This January, Arizona will send a very different type of Congresswoman to Washington, D.C. Democrat Kyrsten Sinema was a social worker who rose quickly through the state legislature.
She also grew up homeless for a time.
And now, at 36, she’s about to hit the national stage as the first person to represent Arizona’s new 9th Congressional District.
On a rainy Saturday morning in December, Sinema sat with her legs dangling from a table at a Phoenix coffee shop.
“So we won the election,” she said, eliciting laughter and applause from about a dozen supporters. “That was good.”
Sinema’s also got a place to live in Washington, D.C., and a new Congressional office.
She told her audience that she marvels at the number of women, minorities and members of the LGBT community that will join her in the freshman class.
“I’m really proud of the Democratic caucus,” said Sinema, who will be the first openly bisexual member of Congress. “I look around in our meetings and I think 'we really look like America.'”
For a while it was unclear if the Democrat and native Arizonan would make it this far. It took nearly a week after Election Day for Sinema to learn she’d beaten her Tea Party opponent by 10,000 votes.
Sinema grew up in a Mormon family. Though she’s no longer affiliated with any religion, she said her family’s conservative roots helped launch her career. Amid recession in the 1980s, her parents divorced. When the bank foreclosed on their home, Sinema moved into an abandoned gas station in Florida with her mom and stepdad. For two years they had no toilet or electricity, she said.
“I kind of grew up with this mix of two things,” Sinema said of her childhood. “One was this individual work ethic that my father mother and stepfather all taught me, which was never rely on anyone else to do anything for you and work really hard on your own.”
The representative-elect graduated from Brigham Young University at 18. She got a job as a social worker in Phoenix schools; then a law degree. In 2004, she ran for the state legislature and won. This year, while campaigning for Congress, she threw in a Ph.D. for good measure.
Along the way, Sinema said, “I benefited from the help of church and family and government my whole life.”
Sinema’s ascent makes sense to David Lujan, a fellow Democrat in the state legislature, who said, “I had no doubt she would be in Congress someday.”
Sinema was the smartest person at the capitol, Lujan said, and the hardest working.
This caused jealously among colleagues, Lujan explained. “I saw that on both sides of the aisle.”

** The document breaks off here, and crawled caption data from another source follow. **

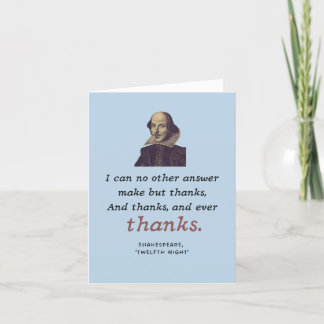 Shakespeare Gratitude Elegant Literary Bookish  Thank You Card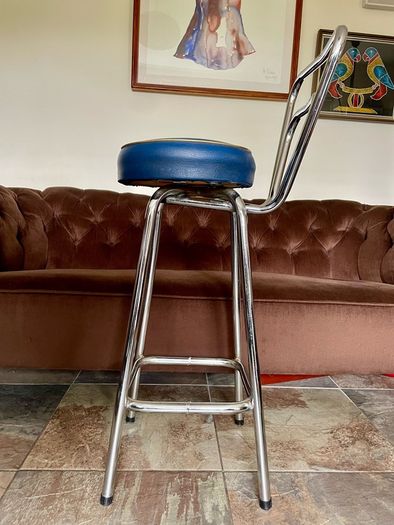 Mid 1959s Art Deco Inspired Chrome Bar Stool with Original Seat Top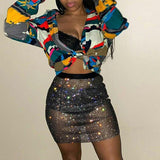 Women Solid Empire Hollow Out Slim Above Knee Skirts Shiny Rhinestone Fishnet Grid See Through Bodycon Package Hip Mini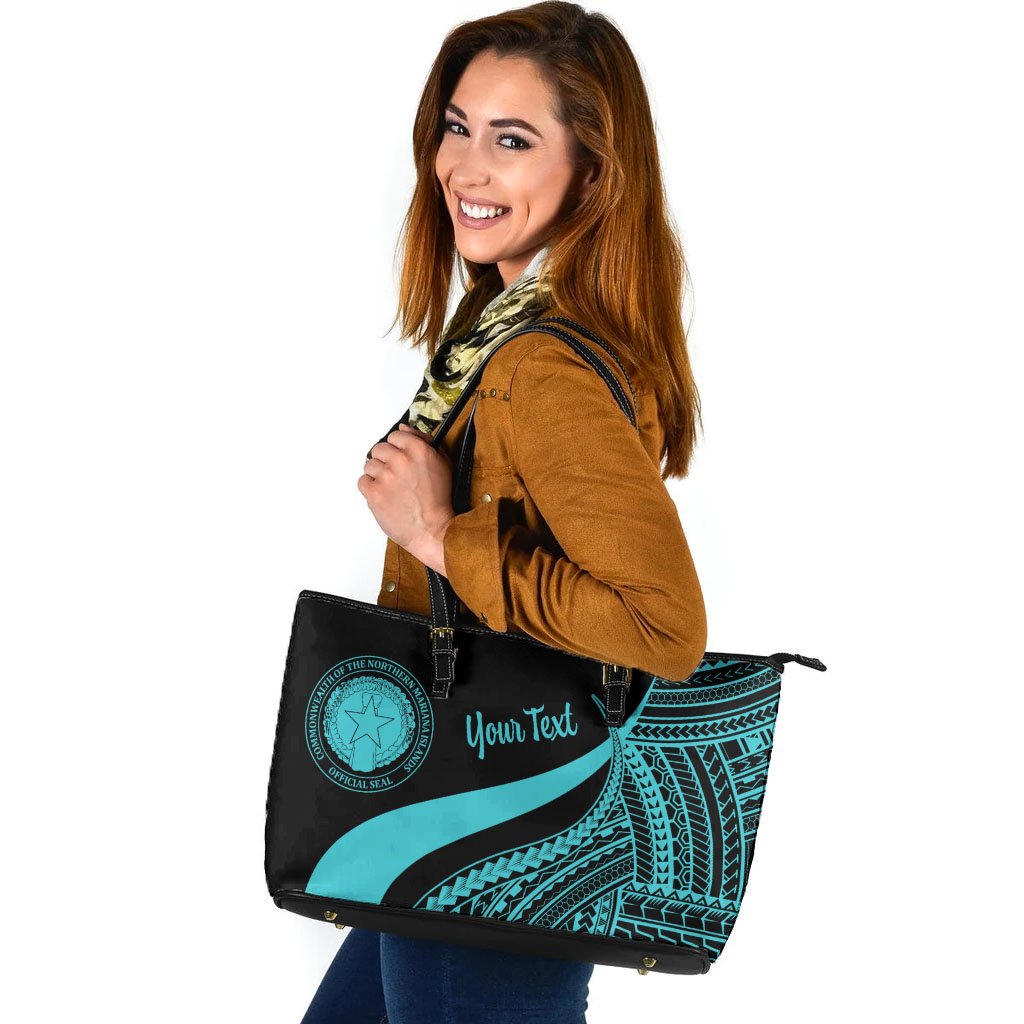 Northern Mariana Islands Custom Personalised Large Leather Tote Bag - Turquoise Polynesian Tentacle Tribal Pattern Turquoise - Polynesian Pride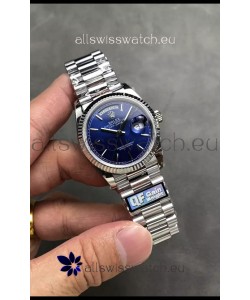 Rolex Day Date Super Clone Stainless Steel Blue Dial Watch 36MM - 1:1 Mirror Quality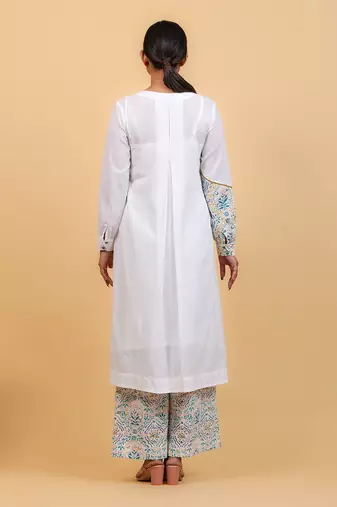 White shirt kurta set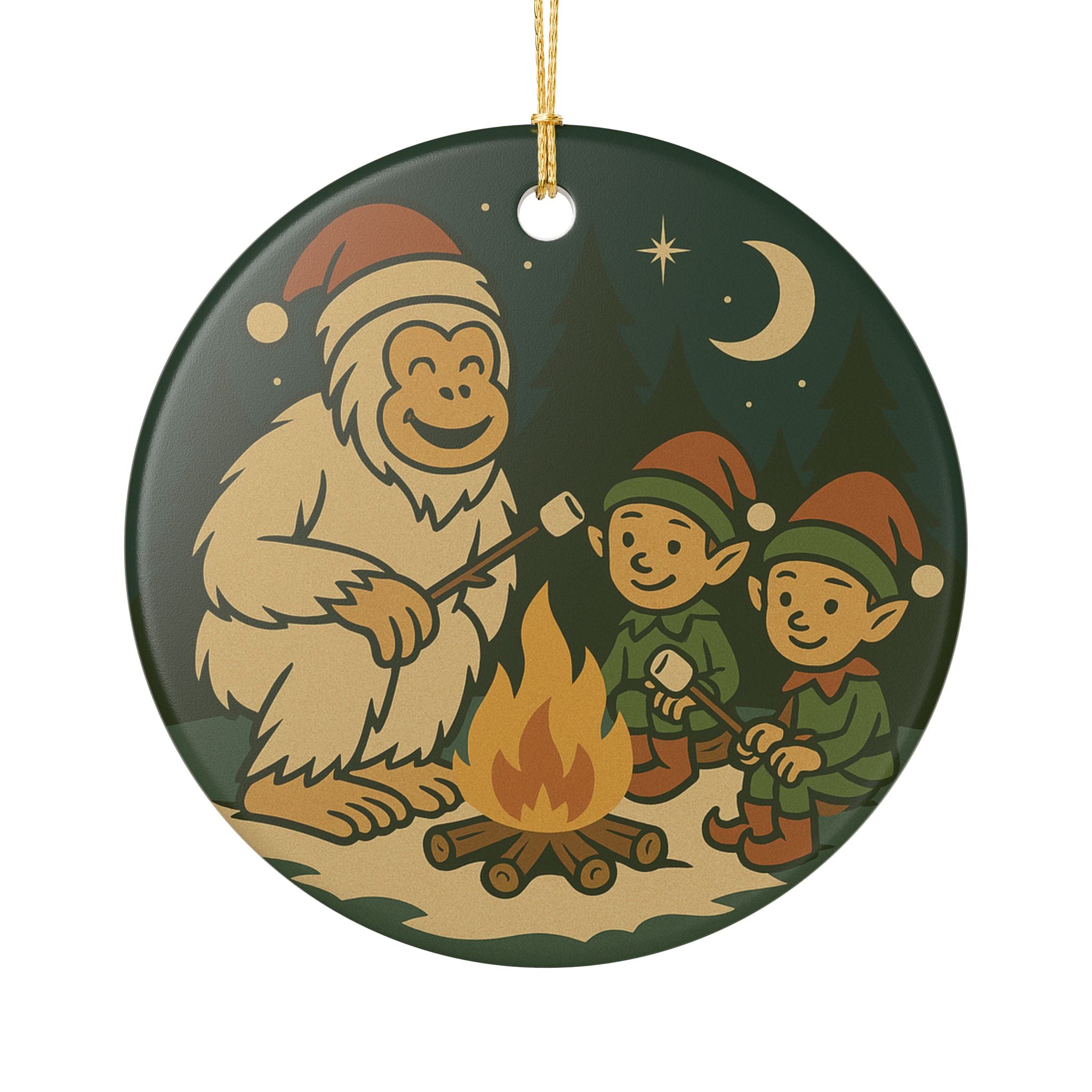 Yeti & Elves Campfire Ornament - Ceramic Holiday Decoration (1pc)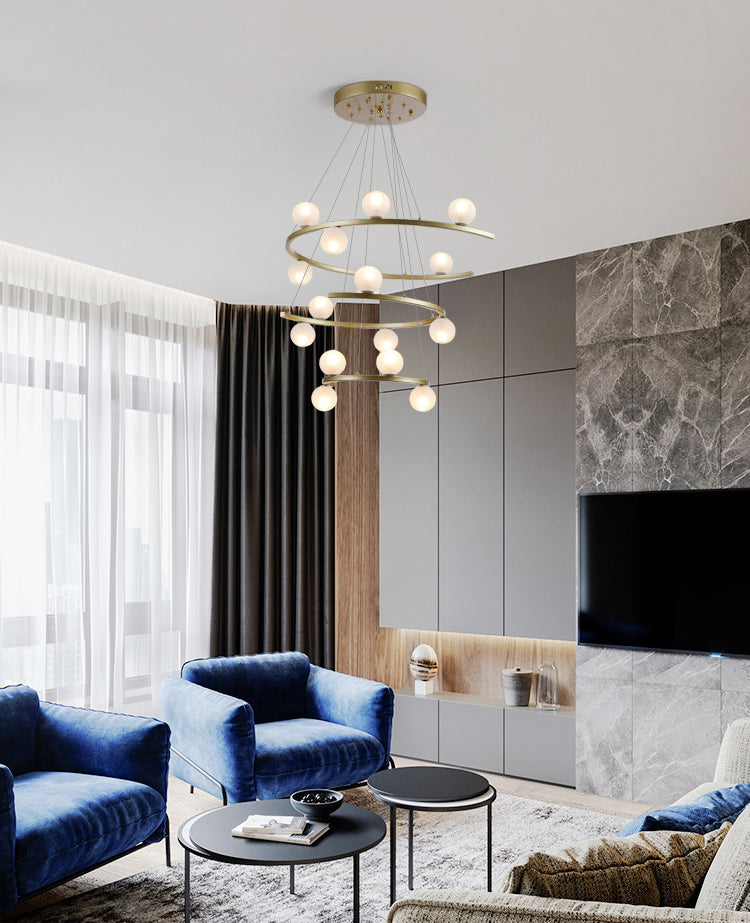 Modern Half Ring LED Chandelier by Aurorae Lighting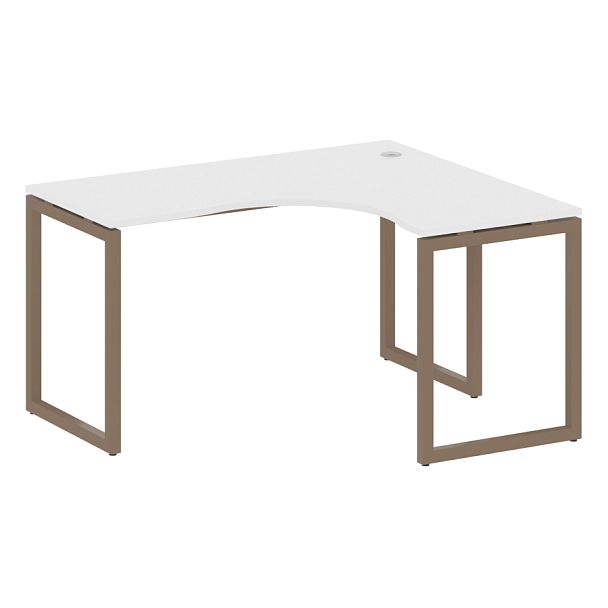 Metal System Quattro Стол криволинейный правый на О-образном м/к 40БО.СА-3 (R) Белый/Мокко металл 1400*1200*750 - Вид 1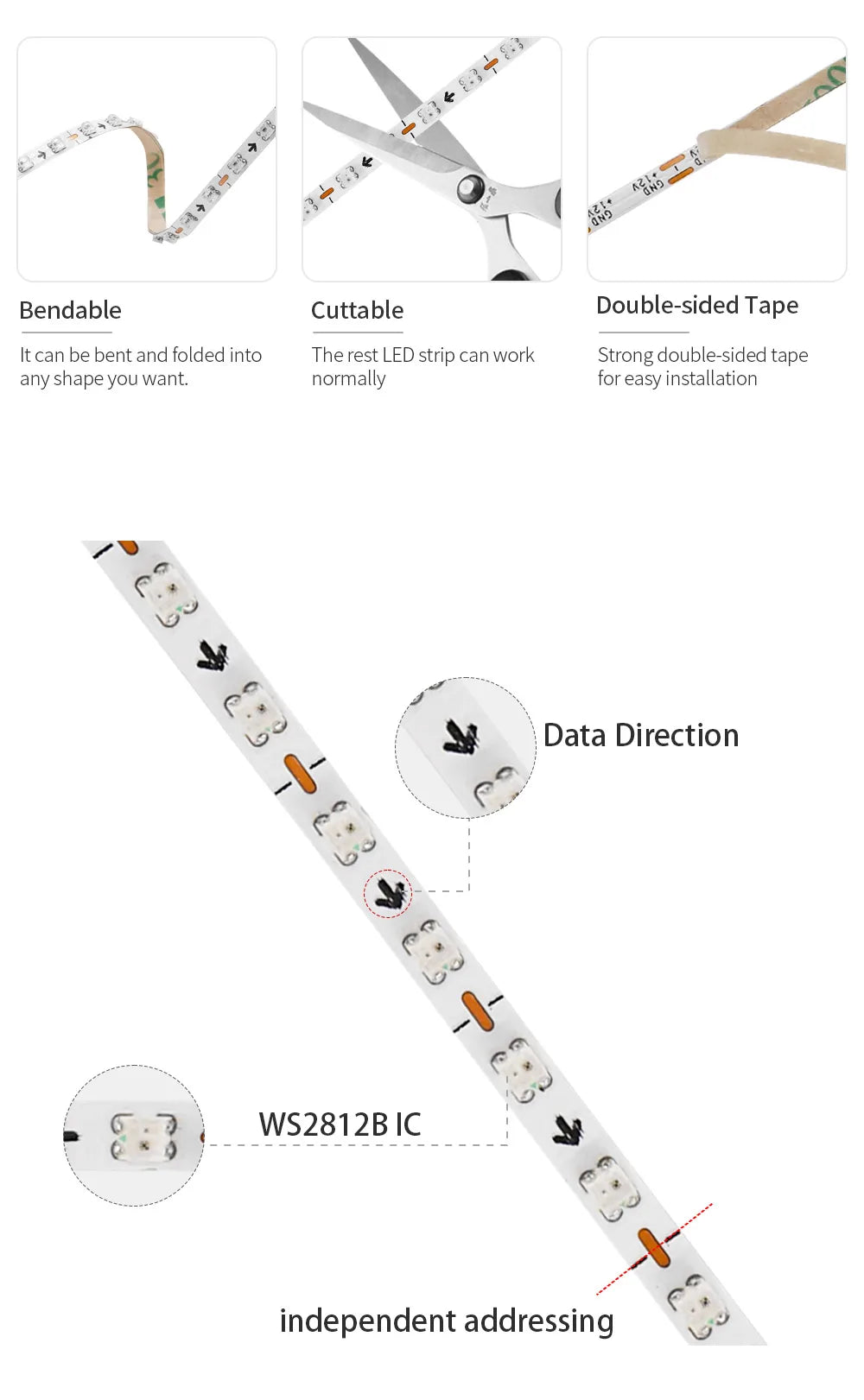 DC5V/12V RGB Traumfarbwechselnde LED-Streifenlichter WS2812 2020 Ultraschmal 2,7 mm 160 LEDs/m Intelligente, individuell adressierbare Ziffern.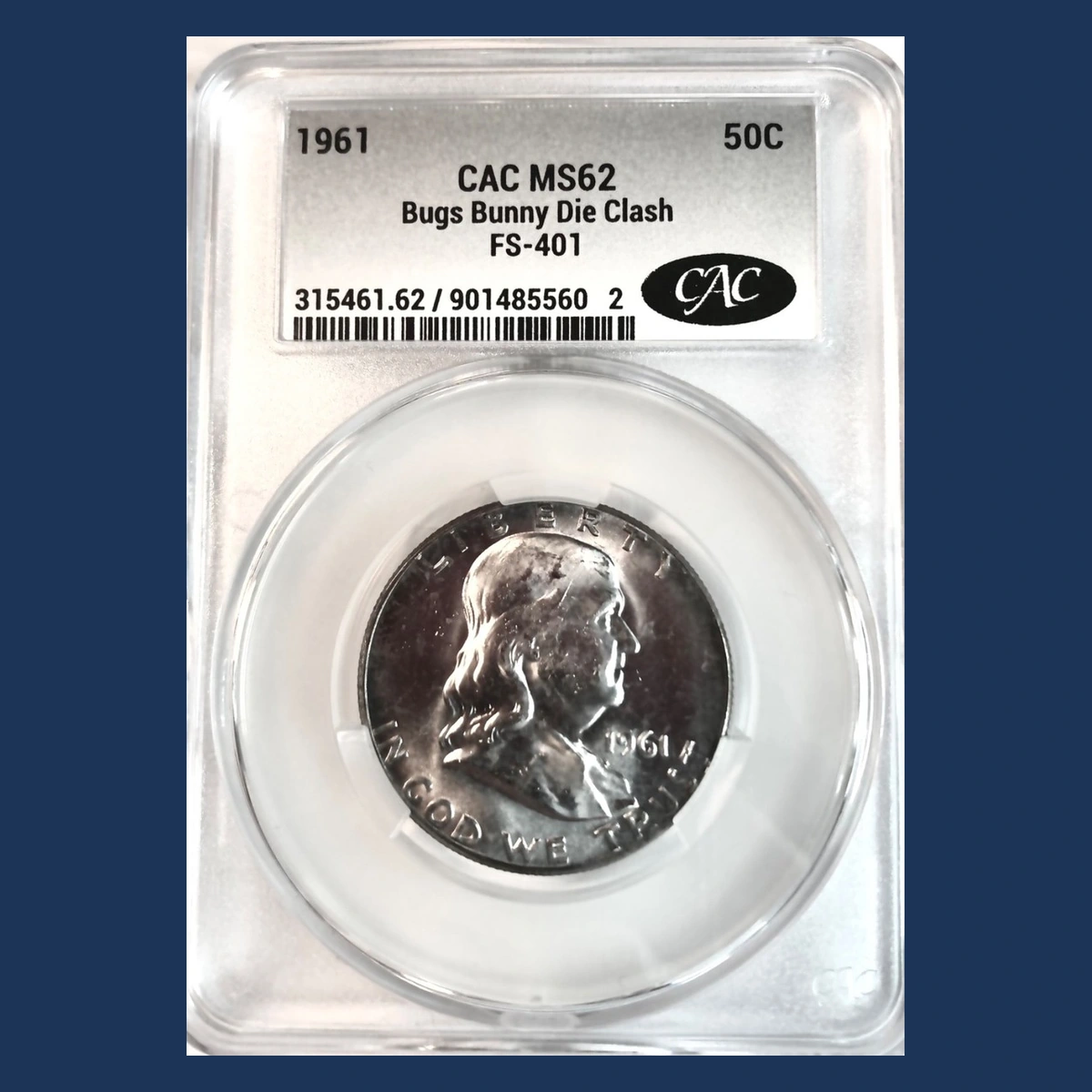 1961 Franklin Half Dollar: Bugs Bunny Die Clash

Early on, Sinema formed a reputation as an outspoken advocate for women’s rights and same-sex marriage. But she also learned to moderate her tone and found Republicans to co-sponsor her bills, Lujan and other political observers said. Even before critics attack her views on issues, they often say they respect Sinema’s charm and political skill.
Republican Sate Senator Frank Antenori is among Sinema’s critics. He said her bipartisan image was a masterful political calculation, because most of the bills Sinema found Republican support for were non-controversial.
“She created this transformation as going to one of the most left-wing leftists of the state House, into one of the more moderate Democrats in the state Senate -- which was a façade,” Antenori said.
And perhaps shrewd, according to Kris Mayes, a longtime observer of state politics who served as a Republican on the state Corporation Commission.
With Sinema’s 9th District made up of almost equal parts Republicans, Democrats and Independents, Sinema had to seek the middle, Mayes said.
“It is representative of a changing Arizona,” she added. “Such that you are going to see a much more diverse cast of characters from Arizona than ever before.”
Back at the Phoenix coffee shop, Sinema wrapped up her hour-long chat with supporters. She debriefed them on topics ranging from immigration reform to education access. After they left, sipped from her vanilla soy latte and considered the public’s interest in her career.
“I speak my mind,” she said. “I’m not really afraid of things. I actually don’t think that’s unusual. And I don’t think it’s that much of a surprise in Arizona.”
The real surprise may come later. Both supporters and critics will be watching to see if Sinema continues a path of moderation, or if her politics end up too liberal for Arizona voters.